Zarar Tespit Komisyonunca görevlendirilen bilirkişiler aracılığı ile mahallinde keşif yapılmış olup düzenlenen keşif tutanağında davacının/davacı vekilinin imzası bulunmadığı gibi mahallinde keşif yapılacağının davacıya tebliğ edildiğine ilişkin de dosyada herhangi bir bilgi bulunmamaktadır. Ayrıca davacı tarafından, temyiz dilekçesinde mahallinde tespit edilen ev, ahır ve ağaçların miras mal varlığı olmadığı, kendisine ait olduğu, buna rağmen miras hissesi oranında hesaplama yapıldığı, davalı idarece mahallinde yapılan tespitlerden daha fazla mal varlığı olduğu ileri sürülmektedir.
5233 sayılı Kanun ve yönetmelik hükümlerince, terör ve terörle mücadele nedeniyle oluşan zararların tespiti amacıyla valilikler bünyesinde oluşturulan zarar tespit komisyonlarına çok geniş yetkiler verilmiştir. Ancak, davalı idareye tanınan bu geniş yetkiler aynı zamanda idareye yükümlülük de getirmektedir. Bu yükümlülüğün gereği ise, usulüne uygun inceleme ve araştırma yapılıp her bir başvurucunun özel durumu gözönüne alınarak bir değerlendirme yapmak ve bu değerlendirme sonucuna göre bir karar vermektir.
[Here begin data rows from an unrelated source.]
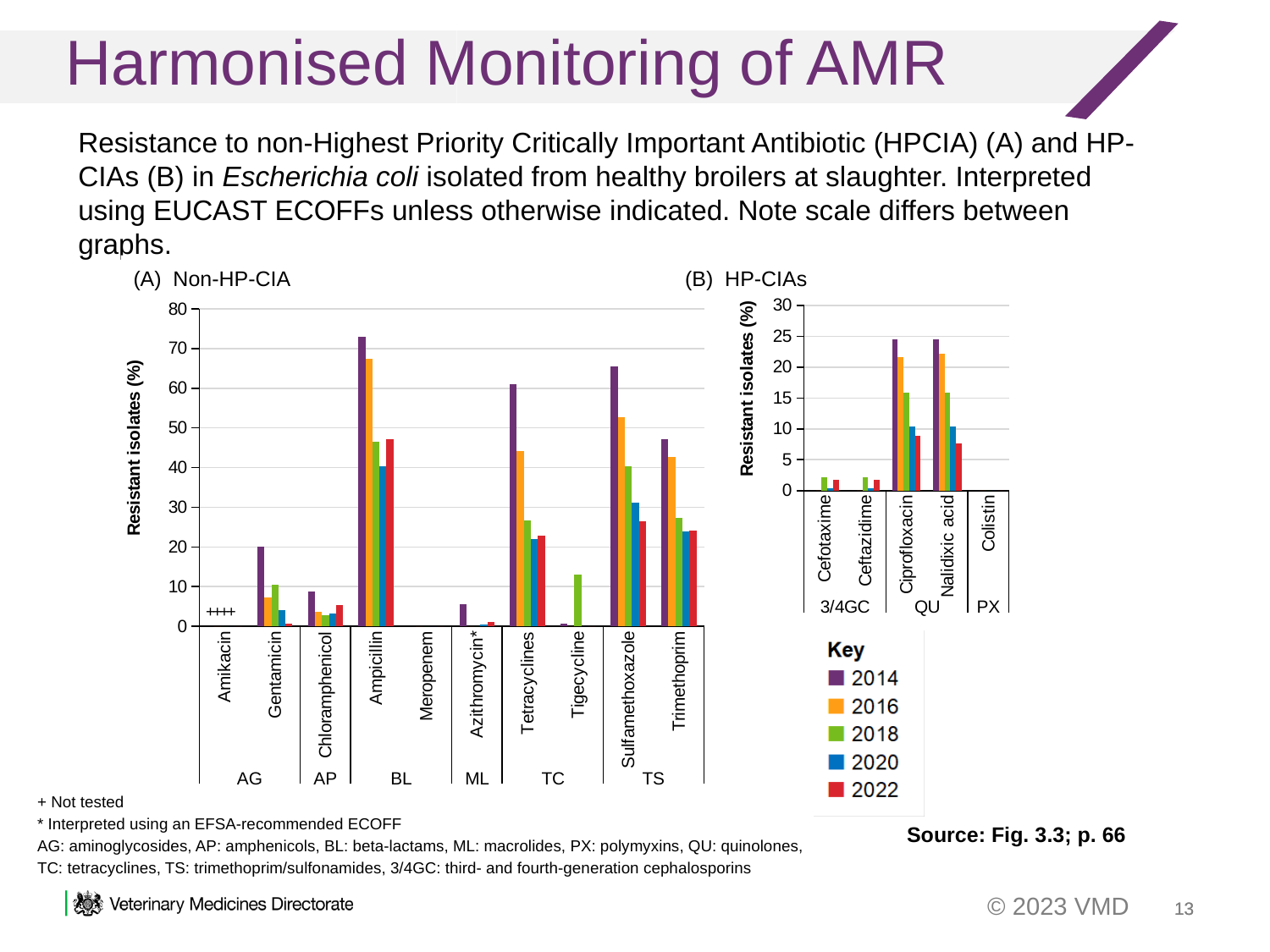
In chart (A) Non-HP-CIA, is the 2014 value for Sulfamethoxazole greater or less than 60? greater How many antibiotics are shown on the x axis of chart (B) HP-CIAs? 5 In chart (A) Non-HP-CIA, which is larger: the 2014 value for Ampicillin or the 2014 value for Sulfamethoxazole? Ampicillin How many antibiotics are shown on the x axis of chart (A) Non-HP-CIA? 10 What kind of chart is chart (A) Non-HP-CIA? bar chart In chart (B) HP-CIAs, is the 2014 value for Ciprofloxacin greater or less than 20? greater In chart (B) HP-CIAs, is the 2018 value for Cefotaxime greater or less than 5? less How many years does the key list as series? 5 In chart (A) Non-HP-CIA, which antibiotic has the highest bar overall? Ampicillin In chart (A) Non-HP-CIA, do the values for Sulfamethoxazole rise or fall from 2014 to 2022? fall What is the y-axis label on chart (B) HP-CIAs? Resistant isolates (%)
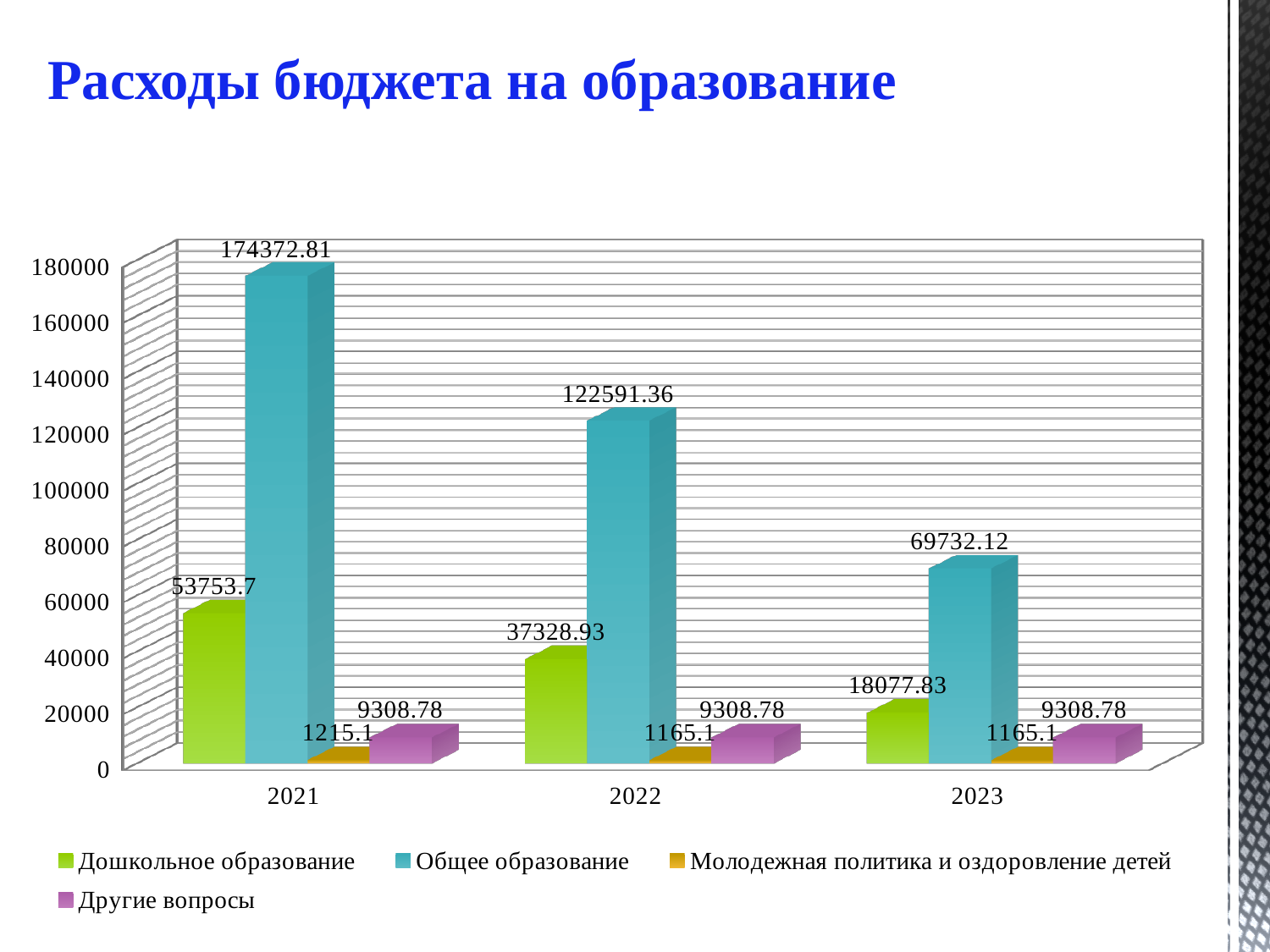
What is the value for Другие вопросы in 2023? 9308.78 How many years are shown on the x axis? 3 What kind of chart is shown on the slide? Bar chart In which year is the value for Общее образование the highest? 2021 What is the value for Общее образование in 2021? 174372.81 Which series has the lowest value in 2021? Молодежная политика и оздоровление детей Which is larger: Дошкольное образование in 2022 or Общее образование in 2023? Общее образование in 2023 How many series does the legend list? 4 What is the value for Дошкольное образование in 2023? 18077.83 What is the value for Молодежная политика и оздоровление детей in 2022? 1165.1 What is the difference between the Дошкольное образование values for 2021 and 2022? 16424.77 What is the difference between the Общее образование values for 2021 and 2022? 51781.45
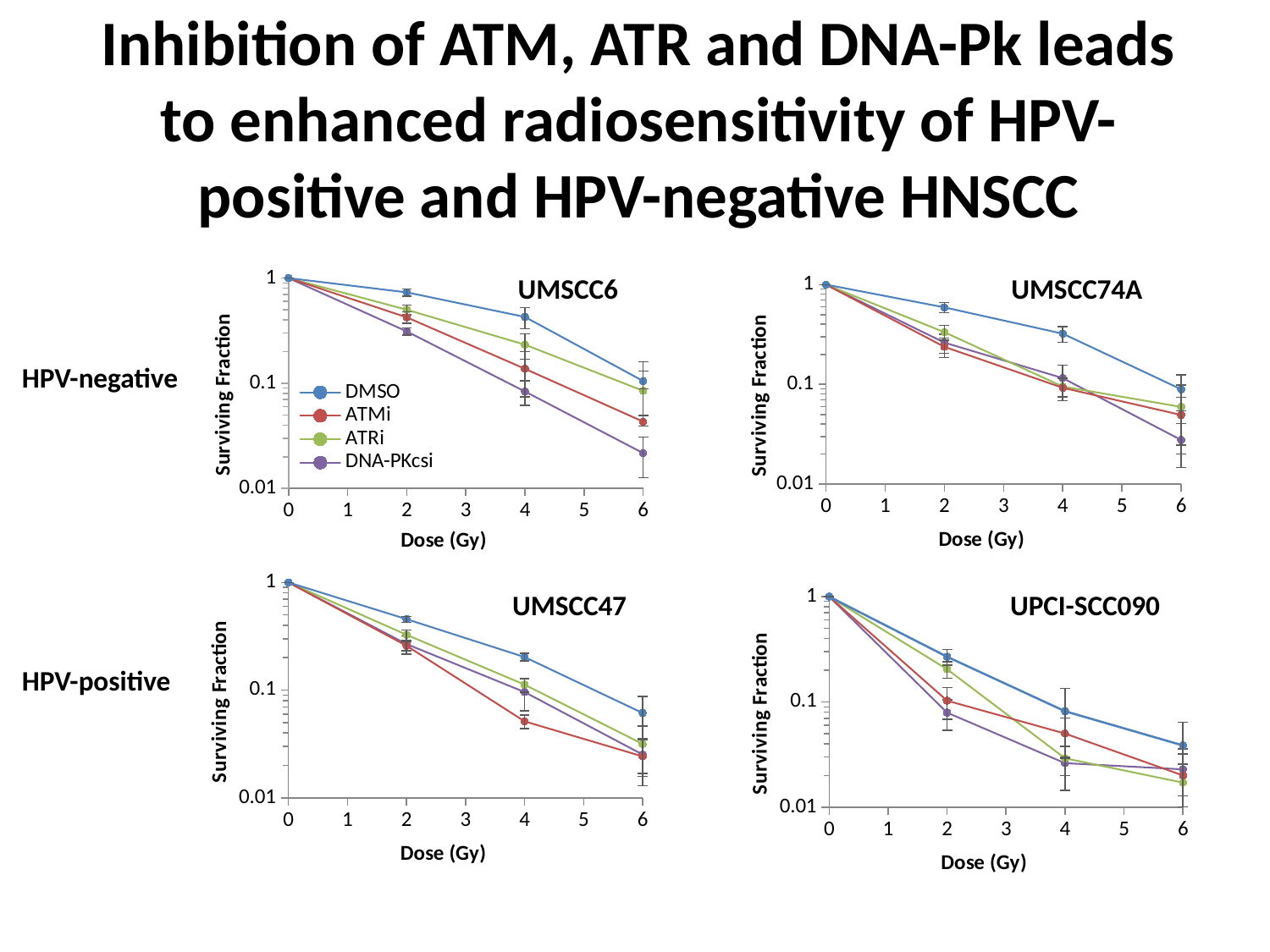
In the UMSCC6 chart, which series has the lowest surviving fraction at 6 Gy? DNA-PKcsi How many series does the legend on the UMSCC6 chart list? 4 What kind of chart is the UMSCC6 chart? line chart How many dose points are plotted for each series in the UMSCC47 chart? 4 In the UMSCC74A chart, is the DMSO value at 4 Gy greater or less than 0.1? greater In the UMSCC47 chart, which is larger at 4 Gy, the DMSO value or the ATMi value? DMSO In the UPCI-SCC090 chart, is the DMSO value at 2 Gy greater or less than 0.1? greater In the UMSCC6 chart, is the DNA-PKcsi value at 6 Gy greater or less than 0.1? less What are the legend entries on the UMSCC6 chart? DMSO, ATMi, ATRi, DNA-PKcsi In the UMSCC6 chart, does the DMSO surviving fraction rise or fall as the dose increases? fall In the UMSCC74A chart, which series has the lowest surviving fraction at 6 Gy? DNA-PKcsi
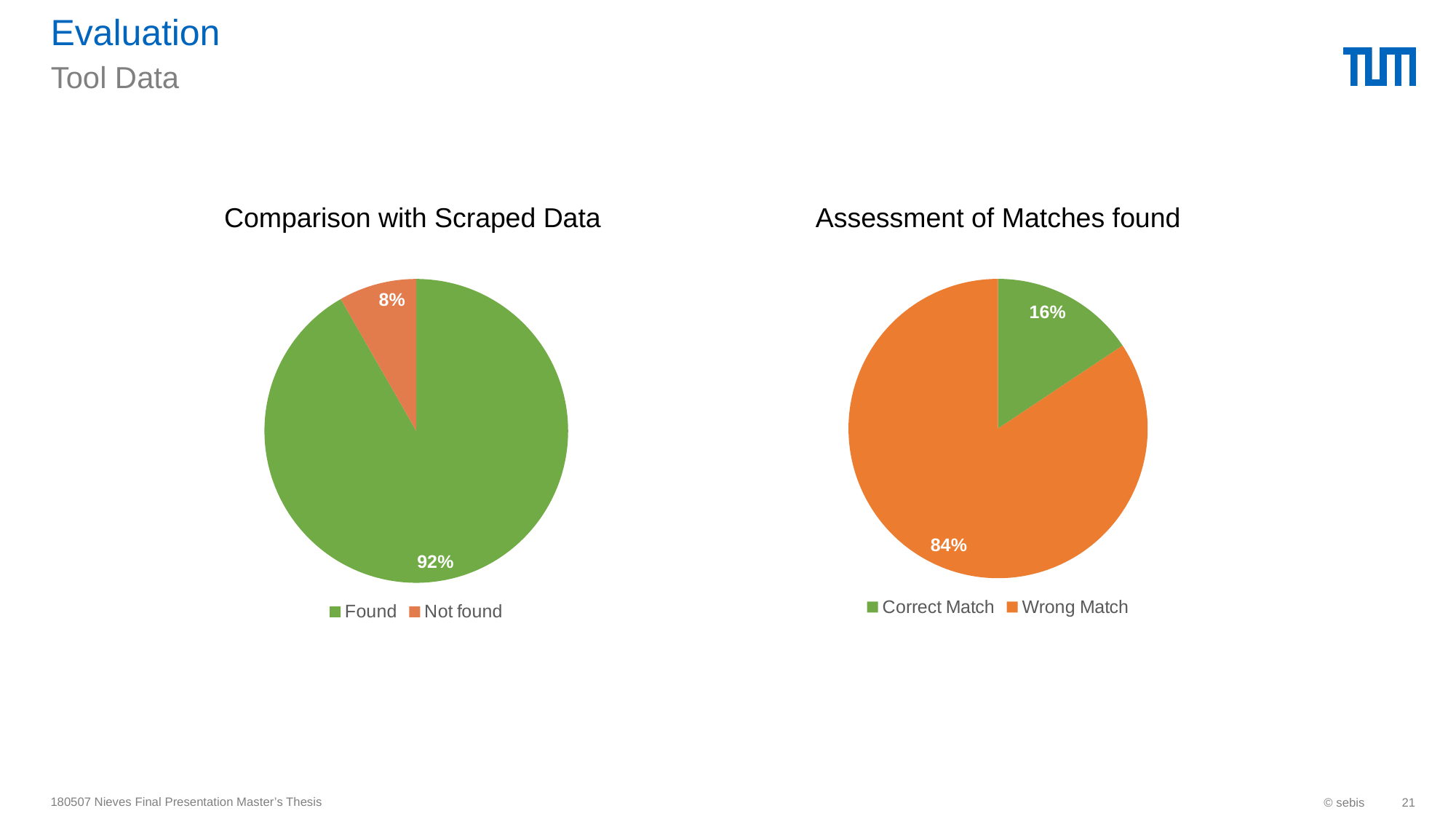
In the 'Assessment of Matches found' chart, which is larger: 'Correct Match' or 'Wrong Match'? Wrong Match In the 'Assessment of Matches found' chart, what share of the pie is 'Correct Match'? 16% What kind of chart is the 'Comparison with Scraped Data' chart? Pie chart In the 'Comparison with Scraped Data' chart, what share of the pie is 'Found'? 92% In the 'Assessment of Matches found' chart, which slice is the smallest? Correct Match In the 'Comparison with Scraped Data' chart, which slice is the largest? Found How many slices does the 'Assessment of Matches found' chart have? 2 In the 'Assessment of Matches found' chart, what share of the pie is 'Wrong Match'? 84% In the 'Assessment of Matches found' chart, what is the difference between the 'Wrong Match' and 'Correct Match' shares? 68% In the 'Comparison with Scraped Data' chart, what is the difference between the 'Found' and 'Not found' shares? 84% In the 'Comparison with Scraped Data' chart, what colour is the 'Not found' slice? Orange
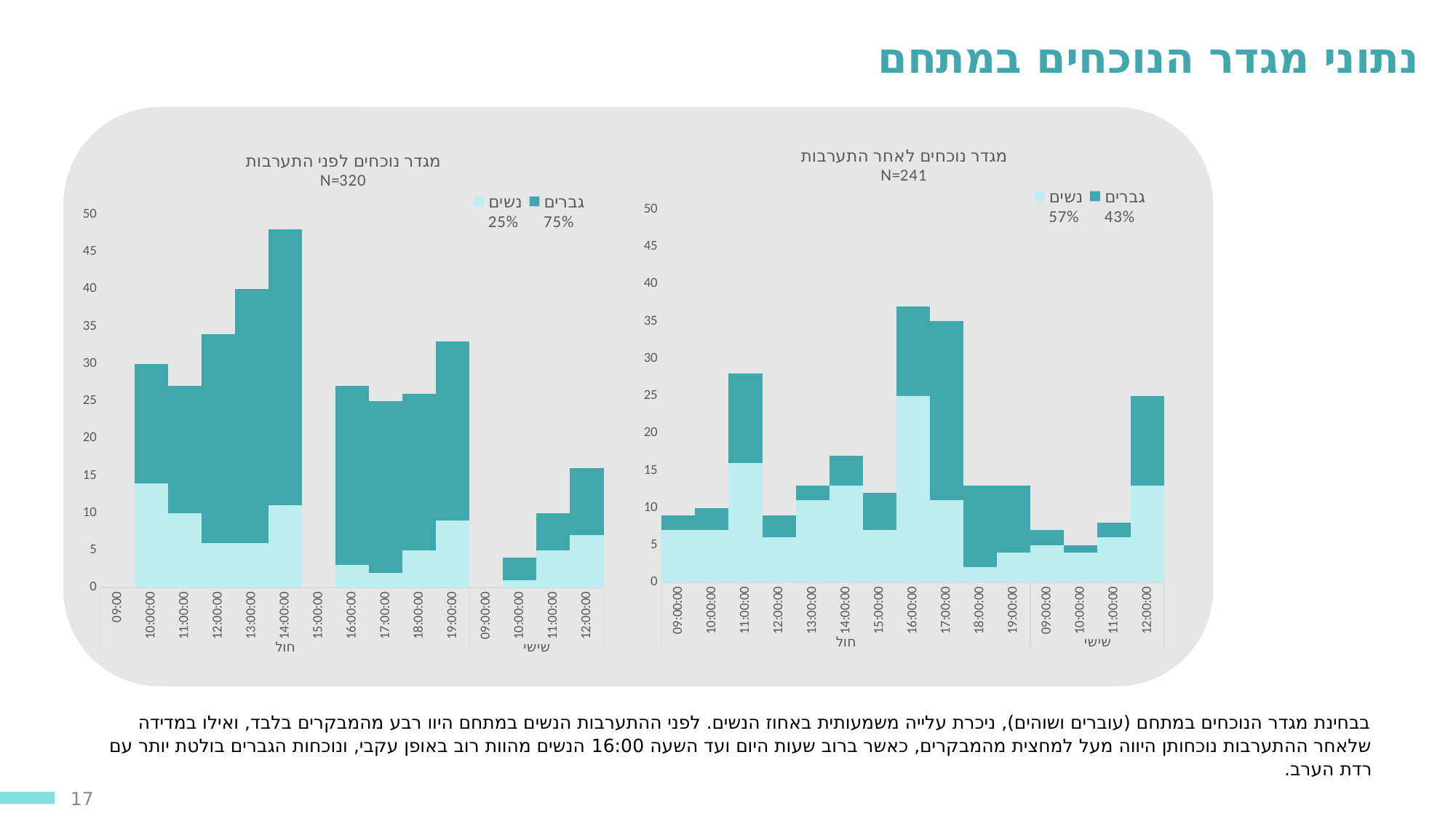
In the right chart (מגדר נוכחים לאחר התערבות), is the total for 11:00:00 (חול) greater or less than 25? greater In the right chart (מגדר נוכחים לאחר התערבות), is the total for 18:00:00 (חול) greater or less than 15? less In the right chart (מגדר נוכחים לאחר התערבות), which time category has the highest total? 16:00:00 (חול) What percentage is shown for נשים in the legend of the left chart (מגדר נוכחים לפני התערבות)? 25% What is the N value shown under the title of the right chart (מגדר נוכחים לאחר התערבות)? N=241 What kind of chart is the left chart (מגדר נוכחים לפני התערבות)? stacked bar chart How many series does the legend of the right chart (מגדר נוכחים לאחר התערבות) list? 2 In the right chart (מגדר נוכחים לאחר התערבות), which has the larger total: 16:00:00 (חול) or 11:00:00 (חול)? 16:00:00 (חול) In the left chart (מגדר נוכחים לפני התערבות), is the total for 14:00:00 (חול) greater or less than 45? greater In the left chart (מגדר נוכחים לפני התערבות), which time category has the highest total? 14:00:00 (חול) In the left chart (מגדר נוכחים לפני התערבות), how many time categories are shown on the x axis? 15 In the left chart (מגדר נוכחים לפני התערבות), which has the larger total: 14:00:00 (חול) or 19:00:00 (חול)? 14:00:00 (חול)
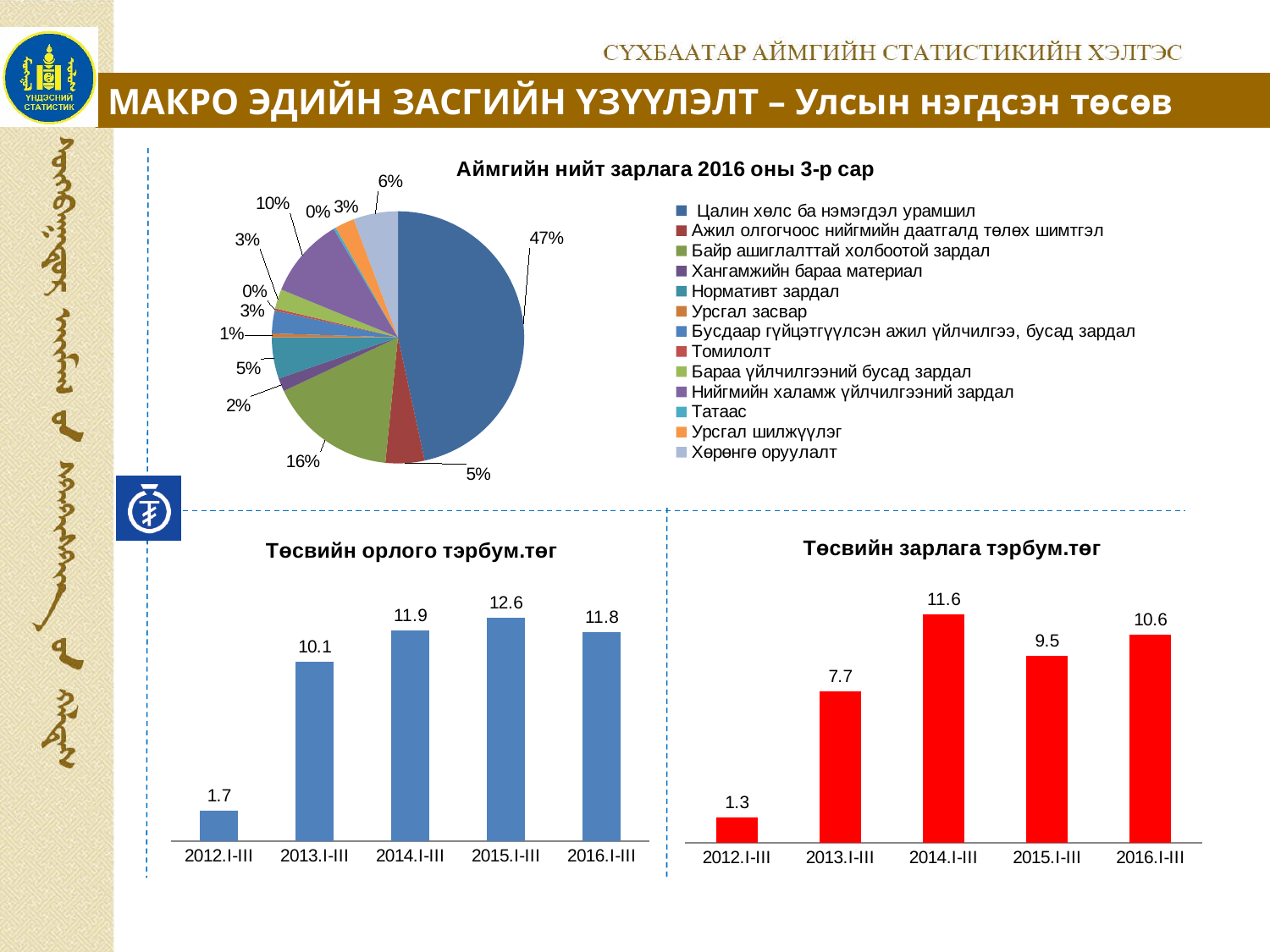
In the chart titled 'Төсвийн зарлага тэрбум.төг', what is the value for 2013.I-III? 7.7 In the chart titled 'Төсвийн орлого тэрбум.төг', which period has the highest value? 2015.I-III In the chart titled 'Төсвийн зарлага тэрбум.төг', what is the difference between the values for 2014.I-III and 2015.I-III? 2.1 What kind of chart is the one titled 'Аймгийн нийт зарлага 2016 оны 3-р сар'? pie chart In the chart titled 'Төсвийн зарлага тэрбум.төг', which is larger: the value for 2015.I-III or 2016.I-III? 2016.I-III In the chart titled 'Төсвийн орлого тэрбум.төг', what is the value for 2015.I-III? 12.6 How many entries does the legend of the pie chart titled 'Аймгийн нийт зарлага 2016 оны 3-р сар' list? 13 How many periods are shown on the x axis of the chart titled 'Төсвийн орлого тэрбум.төг'? 5 In the pie chart titled 'Аймгийн нийт зарлага 2016 оны 3-р сар', what share does the largest slice have? 47% In the chart titled 'Төсвийн орлого тэрбум.төг', what is the difference between the values for 2015.I-III and 2016.I-III? 0.8 In the chart titled 'Төсвийн зарлага тэрбум.төг', which period has the highest value? 2014.I-III In the chart titled 'Төсвийн зарлага тэрбум.төг', which period has the lowest value? 2012.I-III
Durum böyle olunca, zarar hesabında kullanılan birim fiyatları yerinde olmakla birlikte, 5233 sayılı Kanun’un, kişilerin gerek mülkiyetlerindeki, gerekse zilyedliklerindeki taşınır ve taşınmaz mallar dolayısıyla uğradıkları zararların tazminini kapsaması nedeniyle, davacı iddiaları dikkate alınmak suretiyle 5233 sayılı Kanun ve Yönetmelikte öngörülen usule göre davacı/davacı vekilinin de katılımının sağlanarak, mükerrer ödemeye neden olmayacak ve tereddüte yer vermeyecek şekilde, davacının … Köyü, … Mezrası’ndaki kendisine ait ve müteveffa babasından miras yoluyla kendisine intikal eden mal varlığının tespiti yapılarak tespit edilen taşınmazlarına, mezranın boşalmasından mezraya dönülebilen tarihe kadar geçen süreçle sınırlı olarak, ulaşamaması nedeniyle uğradığı zararının belirlenmesi ve ödenmesi gerekirken, eksik inceleme sonucu tesis edilen işlemde hukuka uyarlık, davanın reddi yolunda verilen İdare Mahkemesi kararında hukuki isabet bulunmamaktadır.
Açıklanan nedenlerle, … İdare Mahkemesi’nin… tarih ve E:…; K:… sayılı kararının BOZULMASINA, yeniden bir karar verilmek üzere dosyanın adı geçen mahkemeye gönderilmesine, 2577 sayılı Kanunun 18/06/2014 tarih ve 6545 sayılı Kanunla eklenen Geçici 8. maddesinin 1. fıkrası ve 54. maddesinin 1. fıkrası uyarınca bu kararın tebliğ tarihini izleyen günden itibaren onbeş gün içinde karar düzeltme yolu açık olmak üzere, 22/06/2017 tarihinde oybirliğiyle karar verildi.